Your therapist will probably send you some forms in advance to complete. These typically include release(s) of information, privacy policies, and a statement about the clinic’s rules around payment, scheduling, fees, etc. Keep copies of these if you can, since you may want to reference the policies later. You can expect your session to be a little less than an hour (45-55 minutes typically).

Your therapist will likely ask you a series of questions about why you came to therapy, who is in your life (relationships, kids, parents, family), your family history, some medical information (prescriptions, any disorders you or family members have), demographic information (ethnic background, religion, where you grew up, if money was a problem growing up or if it’s a current stressor), your symptoms (how you feel most days, how long you’ve had the symptoms you have), work, education, and previous experiences with therapy or psychiatry. If you’re nervous, you can always write down some things you really want them to know and bring that to the session. You also get to tell them you aren’t comfortable sharing if you just can’t talk about something yet.

Your therapist may give you some assessments to measure your symptoms or see if you have a specific disorder. Sometimes a therapist will come up with a diagnosis in the first session, and if you want to know what it is you’re free to ask it. A lot of therapists do therapy goals in the first or second sessions too, so that’ll give you a framework for what you’ll do leading forward.
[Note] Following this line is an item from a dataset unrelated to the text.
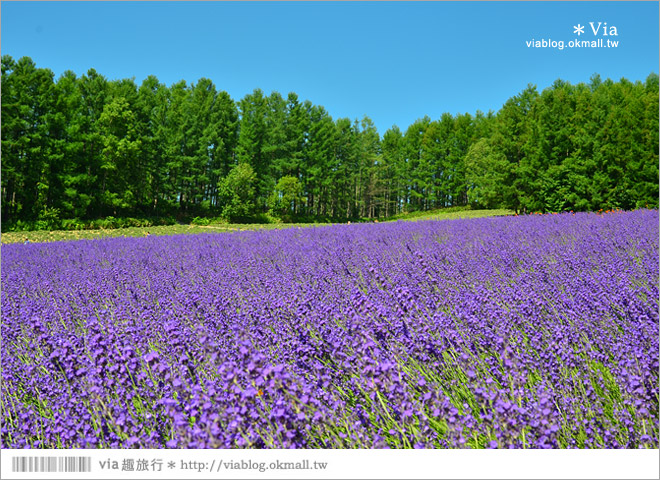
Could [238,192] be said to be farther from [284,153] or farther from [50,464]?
[50,464]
In all of this, remember that if something isn’t feeling right about therapy, you get to talk about it. The relationship between you and your therapist is important and if it doesn’t feel ok you get to change it. If something doesn’t work for you, if you’re feeling uncomfortable sharing, or you can’t seem to talk about what you need to, tell them and see if you can fix it.

I know therapy can be so scary, so just know that it’s ok to be scared and that if you find a good fit, it can be good for you and really help. I wish you the best of luck.